Problem to work on:
Write every line of the rows below as a JSON list of strings, with one string per line and no entries for blank lines.
____ Stored rows
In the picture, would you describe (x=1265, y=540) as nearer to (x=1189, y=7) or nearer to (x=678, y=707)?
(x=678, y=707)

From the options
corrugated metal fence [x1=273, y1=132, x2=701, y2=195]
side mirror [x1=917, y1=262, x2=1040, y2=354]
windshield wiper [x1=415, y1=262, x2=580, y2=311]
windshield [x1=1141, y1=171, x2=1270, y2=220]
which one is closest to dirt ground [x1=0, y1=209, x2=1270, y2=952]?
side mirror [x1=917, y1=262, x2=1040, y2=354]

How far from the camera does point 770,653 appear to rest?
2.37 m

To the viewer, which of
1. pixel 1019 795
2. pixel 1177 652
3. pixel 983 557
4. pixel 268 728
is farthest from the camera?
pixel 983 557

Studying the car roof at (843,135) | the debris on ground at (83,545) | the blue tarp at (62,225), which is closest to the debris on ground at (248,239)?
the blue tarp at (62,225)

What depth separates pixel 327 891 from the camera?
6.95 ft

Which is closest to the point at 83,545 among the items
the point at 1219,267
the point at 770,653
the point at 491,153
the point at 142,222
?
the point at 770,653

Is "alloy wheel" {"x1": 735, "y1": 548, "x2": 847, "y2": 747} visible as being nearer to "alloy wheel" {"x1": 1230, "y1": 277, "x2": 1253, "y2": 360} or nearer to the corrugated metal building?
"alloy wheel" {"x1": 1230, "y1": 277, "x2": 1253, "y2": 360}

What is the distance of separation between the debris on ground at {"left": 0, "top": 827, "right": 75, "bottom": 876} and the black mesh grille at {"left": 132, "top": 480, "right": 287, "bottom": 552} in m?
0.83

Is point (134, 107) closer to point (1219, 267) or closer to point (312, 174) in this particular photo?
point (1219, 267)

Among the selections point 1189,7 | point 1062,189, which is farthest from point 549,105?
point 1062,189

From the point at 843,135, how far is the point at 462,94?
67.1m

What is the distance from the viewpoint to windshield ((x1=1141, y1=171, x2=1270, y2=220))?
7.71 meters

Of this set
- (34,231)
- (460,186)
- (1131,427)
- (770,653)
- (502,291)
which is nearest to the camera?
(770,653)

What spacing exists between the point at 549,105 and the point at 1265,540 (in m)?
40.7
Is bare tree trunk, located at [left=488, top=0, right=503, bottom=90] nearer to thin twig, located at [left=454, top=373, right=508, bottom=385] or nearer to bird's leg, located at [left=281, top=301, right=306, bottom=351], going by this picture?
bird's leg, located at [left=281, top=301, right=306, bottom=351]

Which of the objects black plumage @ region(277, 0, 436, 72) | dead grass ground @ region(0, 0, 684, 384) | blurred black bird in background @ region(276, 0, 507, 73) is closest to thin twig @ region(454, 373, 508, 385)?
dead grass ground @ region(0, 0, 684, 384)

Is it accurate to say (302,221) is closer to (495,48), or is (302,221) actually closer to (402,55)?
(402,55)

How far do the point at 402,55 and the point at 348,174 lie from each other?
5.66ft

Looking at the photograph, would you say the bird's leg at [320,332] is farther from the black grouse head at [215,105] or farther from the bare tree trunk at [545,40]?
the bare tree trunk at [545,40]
________
The answer:
[
  "In the picture, would you describe (x=1265, y=540) as nearer to (x=1189, y=7) or nearer to (x=678, y=707)?",
  "(x=678, y=707)",
  "From the options",
  "corrugated metal fence [x1=273, y1=132, x2=701, y2=195]",
  "side mirror [x1=917, y1=262, x2=1040, y2=354]",
  "windshield wiper [x1=415, y1=262, x2=580, y2=311]",
  "windshield [x1=1141, y1=171, x2=1270, y2=220]",
  "which one is closest to dirt ground [x1=0, y1=209, x2=1270, y2=952]?",
  "side mirror [x1=917, y1=262, x2=1040, y2=354]",
  "How far from the camera does point 770,653 appear to rest?",
  "2.37 m",
  "To the viewer, which of",
  "1. pixel 1019 795",
  "2. pixel 1177 652",
  "3. pixel 983 557",
  "4. pixel 268 728",
  "is farthest from the camera?",
  "pixel 983 557",
  "Studying the car roof at (843,135) | the debris on ground at (83,545) | the blue tarp at (62,225), which is closest to the debris on ground at (248,239)?",
  "the blue tarp at (62,225)",
  "What depth separates pixel 327 891 from the camera?",
  "6.95 ft",
  "Which is closest to the point at 83,545 among the items",
  "the point at 1219,267",
  "the point at 770,653",
  "the point at 491,153",
  "the point at 142,222",
  "?",
  "the point at 770,653",
  "Is \"alloy wheel\" {\"x1\": 735, \"y1\": 548, \"x2\": 847, \"y2\": 747} visible as being nearer to \"alloy wheel\" {\"x1\": 1230, \"y1\": 277, \"x2\": 1253, \"y2\": 360} or nearer to the corrugated metal building?",
  "\"alloy wheel\" {\"x1\": 1230, \"y1\": 277, \"x2\": 1253, \"y2\": 360}",
  "What is the distance of separation between the debris on ground at {\"left\": 0, \"top\": 827, \"right\": 75, \"bottom\": 876} and the black mesh grille at {\"left\": 132, \"top\": 480, \"right\": 287, \"bottom\": 552} in m?",
  "0.83",
  "Is point (134, 107) closer to point (1219, 267) or closer to point (312, 174) in this particular photo?",
  "point (1219, 267)",
  "Among the selections point 1189,7 | point 1062,189, which is farthest from point 549,105?",
  "point 1062,189",
  "From the point at 843,135, how far is the point at 462,94?",
  "67.1m",
  "What is the distance from the viewpoint to windshield ((x1=1141, y1=171, x2=1270, y2=220))?",
  "7.71 meters",
  "Of this set",
  "- (34,231)",
  "- (460,186)",
  "- (1131,427)",
  "- (770,653)",
  "- (502,291)",
  "which is nearest to the camera?",
  "(770,653)",
  "What spacing exists between the point at 549,105 and the point at 1265,540 (in m)?",
  "40.7",
  "Is bare tree trunk, located at [left=488, top=0, right=503, bottom=90] nearer to thin twig, located at [left=454, top=373, right=508, bottom=385] or nearer to bird's leg, located at [left=281, top=301, right=306, bottom=351], going by this picture?",
  "bird's leg, located at [left=281, top=301, right=306, bottom=351]",
  "Which of the objects black plumage @ region(277, 0, 436, 72) | dead grass ground @ region(0, 0, 684, 384) | blurred black bird in background @ region(276, 0, 507, 73) is closest to thin twig @ region(454, 373, 508, 385)?",
  "dead grass ground @ region(0, 0, 684, 384)",
  "Is it accurate to say (302,221) is closer to (495,48), or is (302,221) actually closer to (402,55)?",
  "(402,55)",
  "How far do the point at 402,55 and the point at 348,174 lie from each other?",
  "5.66ft",
  "Looking at the photograph, would you say the bird's leg at [320,332] is farther from the black grouse head at [215,105] or farther from the bare tree trunk at [545,40]?",
  "the bare tree trunk at [545,40]"
]